The full report, however, which I received less than a week later, didn’t paint quite such a rosy picture. Being a fit and healthy sort who exercises regularly, doesn’t smoke, drink or do drugs, I was expecting a clean bill of health. But when the results came back, only 87 per cent of my markers were “within range”, with 13 per cent red flagged for “significant abnormalities that require medical intervention and/or further investigation.”

My white blood cell count was too low, as were my glucose levels, copper and immune system proteins. Meanwhile my LDL (bad) cholesterol was a little too high, and my fatty acid binding protein (whatever that is) was through the roof. I also had way too much zinc in my system, some problem with my vitamin B12 absorption and Epstein-Barr antibodies coursing through my veins. (Had I ever had glandular fever? Not that I knew of.)

‘I will be reassessed in six months, when I hope some of the largely self-inflicted anomalies will disappear’
‘I will be reassessed in six months, when I hope some of the largely self-inflicted anomalies will disappear’ - Andrew Crowley for The Telegraph

On the plus side, I didn’t have coeliac disease or lactose intolerance, my ECG was normal, I wasn’t anywhere near perimenopausal nor did I have any STDs. And, most crucially,  I showed no predisposition to cancer or cardiac disease, although I do carry the gene for haemochromatosis [a build-up of iron levels in the body] – which is only a problem for my three children if my husband also carries the gene, and even then they only have a one in four chance of developing it, according to the genetic counsellor who talked me through the results.

With some markers also pointing to inflammatory bowel disease (Crohn’s disease and colitis), should I be unduly worried?

An hour-long chat with one of Randox’s GPs was enough to put my mind at rest. Like a medical detective scouring for clues, he managed to establish that my glucose levels were low, which had had an impact on some of my kidney function tests, because I hadn’t read the instructions properly and had avoided food and water for 16 hours before the test – when I should have continued to drink water throughout. Doh!

The reason my zinc levels were so high, which also had a knock-on effect on some of my other results, including my B12 absorption, was because I had been inadvertently doubling up on vitamin tablets.

Why was I taking so many vitamins when I already had a varied diet? Unable to answer, I resolved to ditch all my pills except Omega 3 and vitamin B complex.

The bowel sample red flags also had a plausible explanation: I had recently suffered from chronic food poisoning after going to an Elton John gig at the O2.

Being a little under the weather the week previously probably explained my lower white blood cell count, while my fondness for eggs appeared to account for the slightly raised LDL cholesterol, which wasn’t too much of a problem as my HDL (good) cholesterol and total cholesterol/HDL cholesterol ratio are “desirable”, apparently.

Told I had a less than 10 per cent risk of developing cardiovascular disease over the next 10 years and judged to have a minimal chance of developing diabetes or metabolic syndrome, I ended the conversation feeling relatively positive.

I will be reassessed in six months, when I hope some of the largely self-inflicted anomalies will disappear.

Having gone into the process fearing it would turn me into Howard Hughes (the multi-millionaire aviator famed for his fear of sickness) actually the experience left me feeling that knowledge is power.
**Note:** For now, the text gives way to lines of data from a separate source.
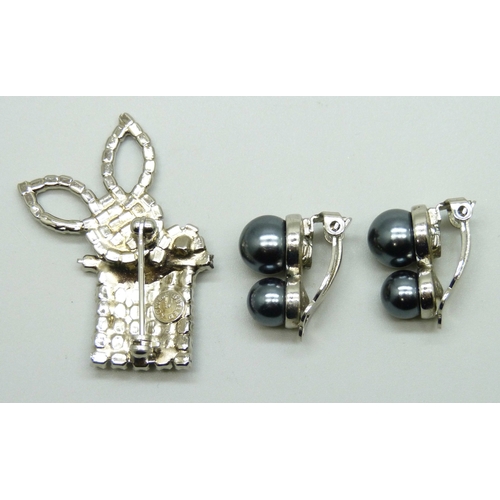 7072 - A Butler and Wilson brooch, 4.3cm, and a pair of Butler & Wilson faux pearl earrings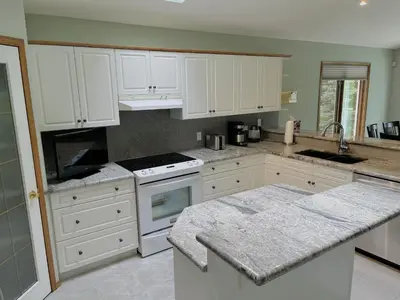 a kitchen with white cabinets and a counter top at Luxury bungalow in NW Calgary in Calgary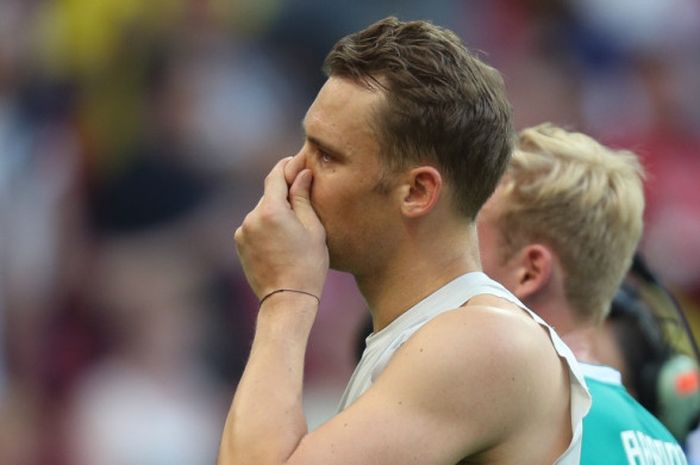 Ekspresi kiper Jerman, Manuel Neuer, seusai laga Grup F Piala Dunia 2018 kontra Korea Selatan di Kazan Arena, Kazan, Rusia pada 27 Juni 2018.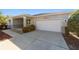 Home featuring a well-maintained driveway and attached garage at 9704 Sw 95Th Loop, Ocala, FL 34481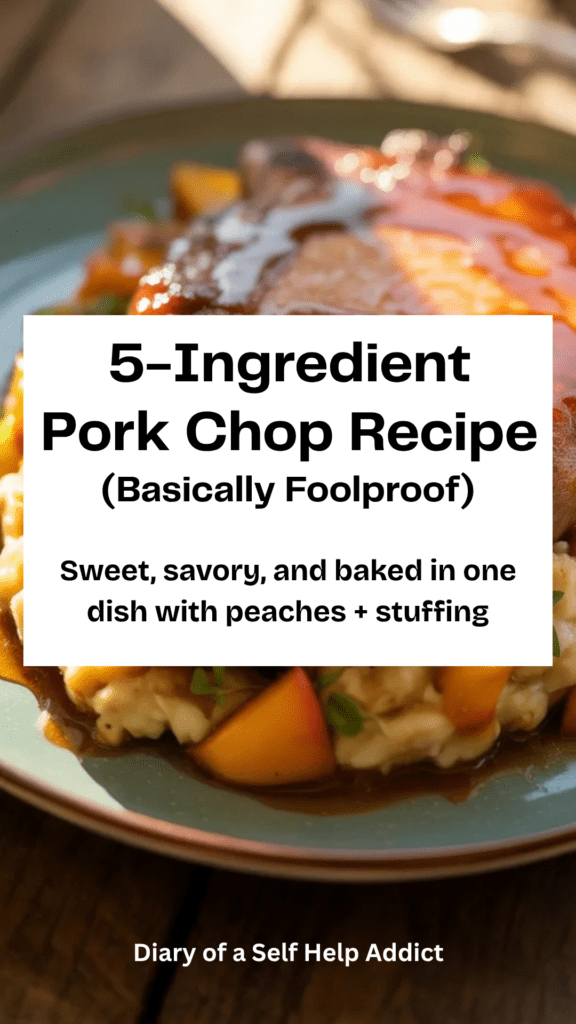 Golden-brown pork chops glazed with a glossy peach sauce, resting on a bed of fluffy stuffing studded with soft peach slices. The glaze is slightly caramelized, and the dish is served warm in a white baking dish with a rustic wooden table background.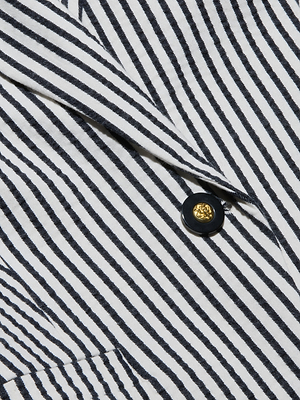 Close-up of the Misa Seersucker Blazer, a black and white striped jacket featuring a gold and black button and a pointed lapel.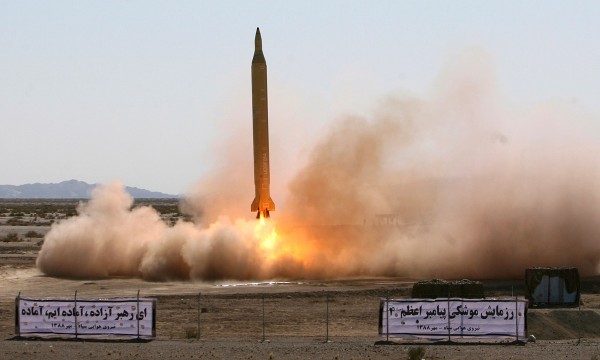 Iran violated a U.N. Security Council resolution in October by test-firing a missile capable of delivering a nuclear warhead, a team of sanctions monitors said, leading to calls in the U.S. Congress on Tuesday for more sanctions on Tehran.
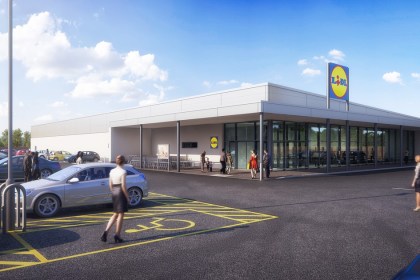 A computer generated image of a modern Lidl supermarket with glass frontage, car park and Lidl sign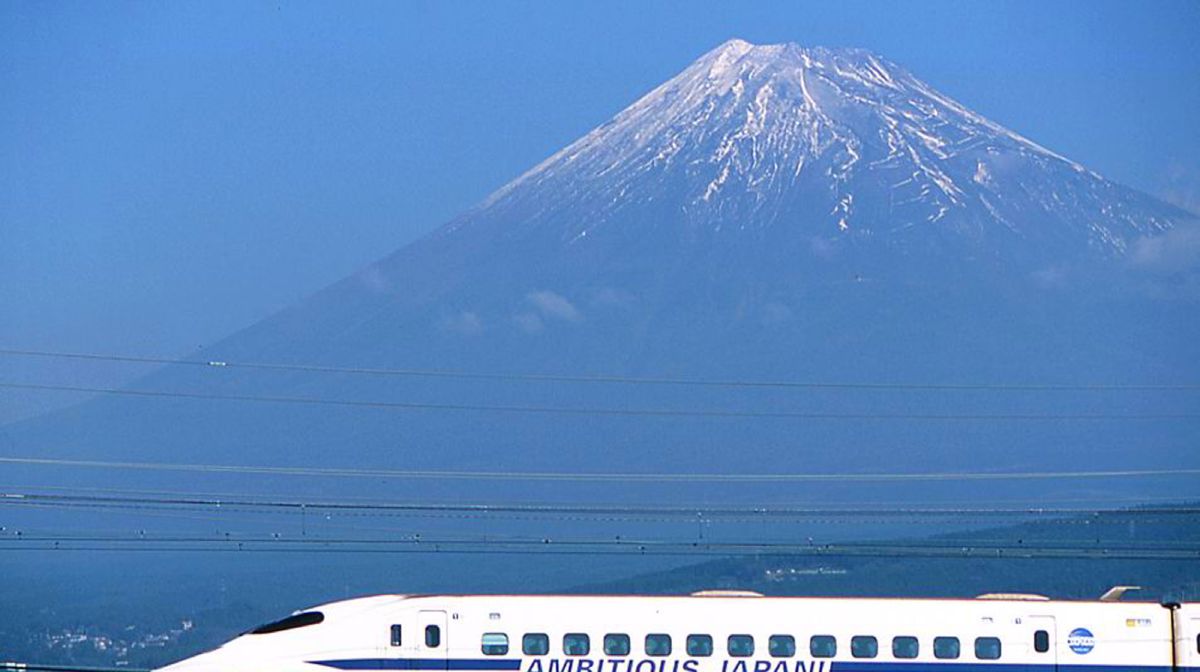 Japan's bullet train, or the 'shinkansen', speeds past Mount Fuji in Fuji city, west of Tokyo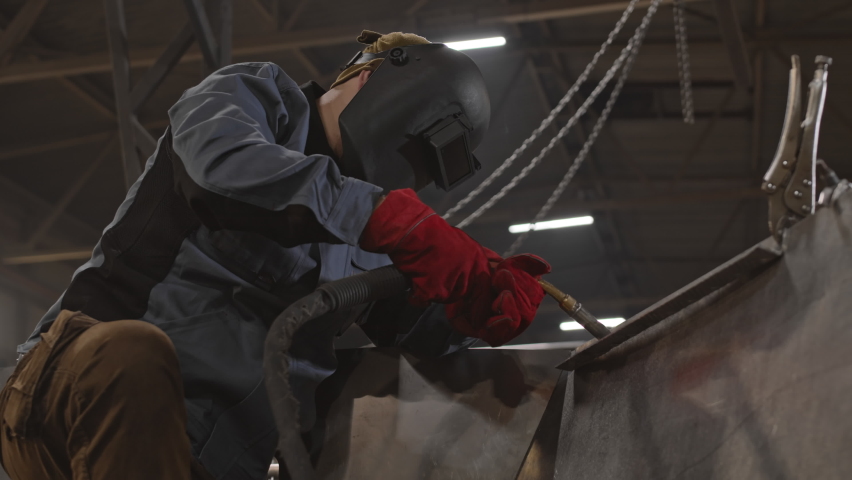 Low angle medium long of unrecognizable worker wearing helmet, welding metallic object indoors | Shutterstock HD Video #1086583571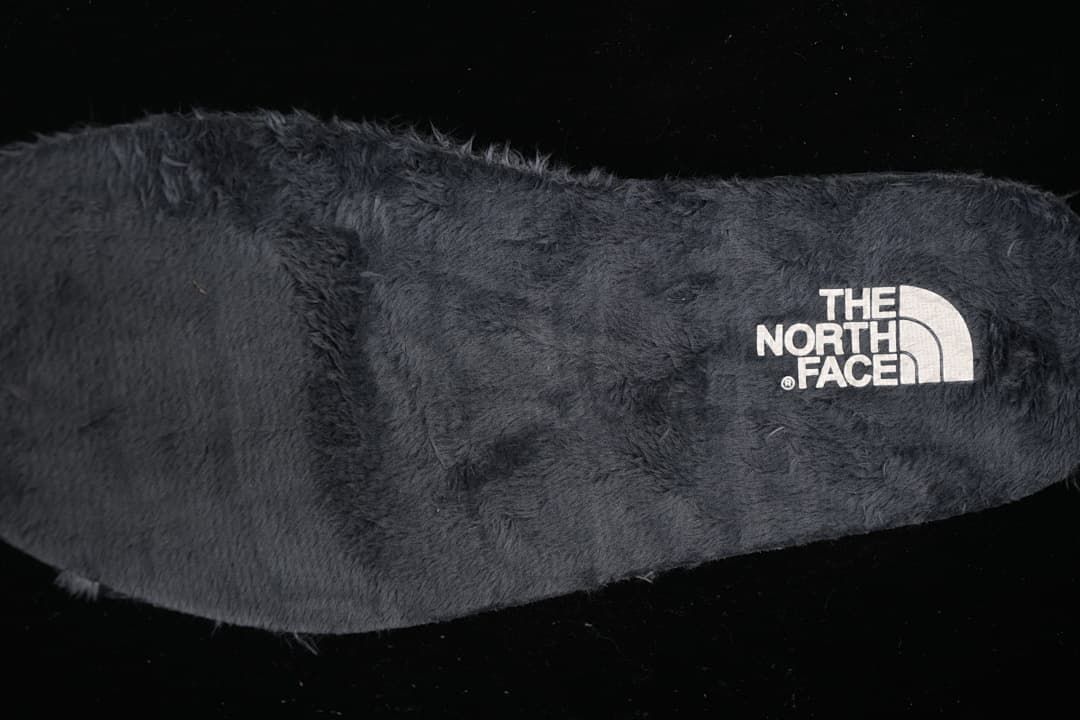 Close-up of the plush-looking dark interior lining and logo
The whole point of health MOTs is to give patients the tools and knowledge they need to take control of their own wellbeing rather than leaving things to chance.

Instead of storing up problems for the NHS later in life, I’ve identified any potential glitches in the matrix and can now take preventative measures.

They say health is wealth but I appreciate not everyone can afford to spend £2,600 on a private MOT. But if the NHS is going to start offering these sorts of tests, then the over-40s would be wise to take a look under the bonnet. We service our cars every year, so why not our bodies?